Un grupo de disidentes cubanos realizó hoy un nuevo llamado a la unidad de las "fuerzas democráticas" de la isla en una declaración que busca consolidar acciones cívicas para cambios políticos, económicos y de derechos humanos en Cuba.

El documento denominado "Declaración de Unidad" fue presentado en La Habana por 12 miembros de la oposición, entre ellos Guillermo Fariñas y los expresos del "Grupo de los 75" Oscar Elías Biscet, José Daniel Ferrer y Guido Sigler.

La nueva propuesta tiene el objetivo de convertirse en un "primer paso hacia la definitiva consolidación de la unidad que hará posible un proyecto integral por una nueva nación" en Cuba, donde la disidencia interna está fragmentada en decenas de grupos.

Biscet afirmó a corresponsales que la perspectiva fundamental del proyecto es "captar" al pueblo cubano y lograr su participación en lo que aspiran se convierta en una alternativa "nacional" y "viable" para "llegar a la democracia en la isla".

Según indicó, el grupo que firmó hoy el documento representa "varias ideas desde el punto de vista ideológico y político" y son una muestra de la unidad que se busca.

Al referirse a los múltiples proyectos políticos que existen dentro de la oposición interna, Biscet aseveró que "todos son válidos" pero "lo importante es tratar de que haya una unión entre la mayoría".

"Lo necesario es que todos podamos sentarnos algún día con esos proyectos y fusionar esas ideas, y tener una institución al menos única o tener dos o tres, no 500 grupos como se tiene actualmente", apuntó.

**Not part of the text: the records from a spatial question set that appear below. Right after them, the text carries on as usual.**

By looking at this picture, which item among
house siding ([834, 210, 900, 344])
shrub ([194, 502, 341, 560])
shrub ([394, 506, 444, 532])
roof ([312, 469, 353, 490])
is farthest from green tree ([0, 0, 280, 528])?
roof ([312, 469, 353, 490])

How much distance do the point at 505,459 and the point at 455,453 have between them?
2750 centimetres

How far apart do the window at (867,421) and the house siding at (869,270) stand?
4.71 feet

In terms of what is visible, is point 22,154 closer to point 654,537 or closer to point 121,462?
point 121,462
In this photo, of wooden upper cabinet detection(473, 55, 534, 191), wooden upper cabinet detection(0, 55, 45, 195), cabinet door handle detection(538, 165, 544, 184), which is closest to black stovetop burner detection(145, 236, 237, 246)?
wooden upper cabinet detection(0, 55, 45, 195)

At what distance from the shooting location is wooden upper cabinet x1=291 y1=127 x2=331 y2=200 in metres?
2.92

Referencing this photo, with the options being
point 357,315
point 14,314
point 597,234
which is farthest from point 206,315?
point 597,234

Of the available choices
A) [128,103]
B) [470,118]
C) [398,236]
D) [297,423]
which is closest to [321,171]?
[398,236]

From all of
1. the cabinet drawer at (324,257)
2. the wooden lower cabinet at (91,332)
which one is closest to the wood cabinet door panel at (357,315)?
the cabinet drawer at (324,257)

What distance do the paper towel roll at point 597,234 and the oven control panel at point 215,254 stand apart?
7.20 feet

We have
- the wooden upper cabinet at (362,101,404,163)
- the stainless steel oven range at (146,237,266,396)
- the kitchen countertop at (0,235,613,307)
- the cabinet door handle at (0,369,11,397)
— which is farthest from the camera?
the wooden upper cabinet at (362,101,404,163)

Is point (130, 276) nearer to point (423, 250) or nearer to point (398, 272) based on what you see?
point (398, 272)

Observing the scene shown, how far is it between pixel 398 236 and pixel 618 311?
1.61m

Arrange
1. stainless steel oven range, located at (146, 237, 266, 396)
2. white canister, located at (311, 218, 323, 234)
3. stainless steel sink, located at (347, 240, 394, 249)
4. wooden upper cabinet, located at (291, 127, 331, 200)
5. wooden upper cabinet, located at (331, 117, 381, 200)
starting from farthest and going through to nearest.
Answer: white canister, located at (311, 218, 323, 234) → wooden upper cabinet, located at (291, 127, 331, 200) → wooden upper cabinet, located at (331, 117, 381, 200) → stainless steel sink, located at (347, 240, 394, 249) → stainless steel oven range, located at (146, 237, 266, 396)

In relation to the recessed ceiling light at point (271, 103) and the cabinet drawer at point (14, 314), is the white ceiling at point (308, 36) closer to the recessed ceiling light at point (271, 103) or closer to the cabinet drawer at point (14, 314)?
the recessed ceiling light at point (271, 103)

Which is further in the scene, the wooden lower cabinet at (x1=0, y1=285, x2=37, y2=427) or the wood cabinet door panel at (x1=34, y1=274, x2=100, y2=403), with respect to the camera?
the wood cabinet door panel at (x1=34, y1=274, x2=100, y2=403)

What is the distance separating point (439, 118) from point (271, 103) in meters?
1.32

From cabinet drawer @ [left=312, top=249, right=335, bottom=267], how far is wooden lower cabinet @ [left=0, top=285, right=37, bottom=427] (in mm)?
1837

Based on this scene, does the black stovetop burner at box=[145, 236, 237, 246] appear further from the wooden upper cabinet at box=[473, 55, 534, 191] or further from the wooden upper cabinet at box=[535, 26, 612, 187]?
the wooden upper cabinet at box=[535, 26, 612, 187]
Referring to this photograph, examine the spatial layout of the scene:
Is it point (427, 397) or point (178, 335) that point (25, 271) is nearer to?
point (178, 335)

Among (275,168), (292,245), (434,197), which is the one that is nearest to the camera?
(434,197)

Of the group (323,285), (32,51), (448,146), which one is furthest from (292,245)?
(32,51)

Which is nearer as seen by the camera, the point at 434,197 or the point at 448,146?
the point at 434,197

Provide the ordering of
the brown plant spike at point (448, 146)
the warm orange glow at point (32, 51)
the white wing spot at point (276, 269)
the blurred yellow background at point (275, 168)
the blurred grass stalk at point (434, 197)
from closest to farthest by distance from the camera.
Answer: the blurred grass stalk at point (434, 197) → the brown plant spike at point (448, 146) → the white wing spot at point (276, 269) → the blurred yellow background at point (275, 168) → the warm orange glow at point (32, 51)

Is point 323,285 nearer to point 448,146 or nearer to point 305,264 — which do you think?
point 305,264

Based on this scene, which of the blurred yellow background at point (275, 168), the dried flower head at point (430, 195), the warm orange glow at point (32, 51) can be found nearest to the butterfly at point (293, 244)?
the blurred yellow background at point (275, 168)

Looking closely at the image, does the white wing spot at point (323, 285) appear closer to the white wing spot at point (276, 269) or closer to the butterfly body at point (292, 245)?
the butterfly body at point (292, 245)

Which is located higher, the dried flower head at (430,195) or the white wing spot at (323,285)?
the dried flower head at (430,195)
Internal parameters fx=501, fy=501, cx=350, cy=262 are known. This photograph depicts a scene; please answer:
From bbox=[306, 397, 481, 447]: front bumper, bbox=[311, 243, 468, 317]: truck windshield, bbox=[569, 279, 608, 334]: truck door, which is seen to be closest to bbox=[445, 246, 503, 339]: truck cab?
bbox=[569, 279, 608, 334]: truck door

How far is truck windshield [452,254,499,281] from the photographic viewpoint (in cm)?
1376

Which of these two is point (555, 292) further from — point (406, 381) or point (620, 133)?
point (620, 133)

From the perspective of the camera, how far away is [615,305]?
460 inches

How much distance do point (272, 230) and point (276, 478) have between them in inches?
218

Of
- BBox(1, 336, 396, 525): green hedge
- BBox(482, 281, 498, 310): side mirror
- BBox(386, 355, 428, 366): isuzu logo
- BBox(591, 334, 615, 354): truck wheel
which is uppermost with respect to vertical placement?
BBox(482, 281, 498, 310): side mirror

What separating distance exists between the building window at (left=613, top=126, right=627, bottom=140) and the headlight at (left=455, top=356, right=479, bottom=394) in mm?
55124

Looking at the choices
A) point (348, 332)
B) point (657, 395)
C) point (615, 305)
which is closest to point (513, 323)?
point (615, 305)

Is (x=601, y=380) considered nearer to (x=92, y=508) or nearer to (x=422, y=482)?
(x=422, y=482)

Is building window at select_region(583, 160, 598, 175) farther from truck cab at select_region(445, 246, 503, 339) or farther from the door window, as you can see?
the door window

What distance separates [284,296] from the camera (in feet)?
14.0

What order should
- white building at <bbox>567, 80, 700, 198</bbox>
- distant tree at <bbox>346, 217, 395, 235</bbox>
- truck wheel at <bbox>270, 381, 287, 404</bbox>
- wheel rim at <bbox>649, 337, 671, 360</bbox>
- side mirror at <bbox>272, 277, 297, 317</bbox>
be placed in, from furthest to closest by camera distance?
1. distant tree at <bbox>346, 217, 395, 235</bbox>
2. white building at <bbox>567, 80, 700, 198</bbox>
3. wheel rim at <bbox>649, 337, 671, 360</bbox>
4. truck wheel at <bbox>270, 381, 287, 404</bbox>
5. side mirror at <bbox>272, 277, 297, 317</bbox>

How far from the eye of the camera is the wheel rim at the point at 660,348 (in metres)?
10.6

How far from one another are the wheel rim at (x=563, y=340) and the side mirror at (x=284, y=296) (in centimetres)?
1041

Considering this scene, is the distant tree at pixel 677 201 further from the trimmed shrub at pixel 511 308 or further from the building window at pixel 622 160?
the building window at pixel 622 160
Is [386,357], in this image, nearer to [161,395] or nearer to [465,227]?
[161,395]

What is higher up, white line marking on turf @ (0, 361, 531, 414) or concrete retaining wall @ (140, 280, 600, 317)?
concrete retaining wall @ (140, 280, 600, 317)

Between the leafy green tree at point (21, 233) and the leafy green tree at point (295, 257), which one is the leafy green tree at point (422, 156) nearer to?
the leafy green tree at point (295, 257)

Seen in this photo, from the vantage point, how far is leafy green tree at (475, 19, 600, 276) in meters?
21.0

Guillermo Fariñas, a quien el Parlamento Europeo distinguió el año pasado con el Premio Sájarov, explicó que esta "Declaración de Unidad" se ha concebido como un documento abierto a modificaciones que incluso aceptará las críticas de otras organizaciones.

Entre sus presupuestos, la declaración propone trabajar por cambios democráticos y una economía "moderna, desarrollada y altamente eficiente" en la isla.

También busca reforzar los derechos humanos en Cuba, promover la lucha cívica no violenta entre los ciudadanos y "consultar" a los cubanos para elaborar "un proyecto de nación" que represente sus aspiraciones.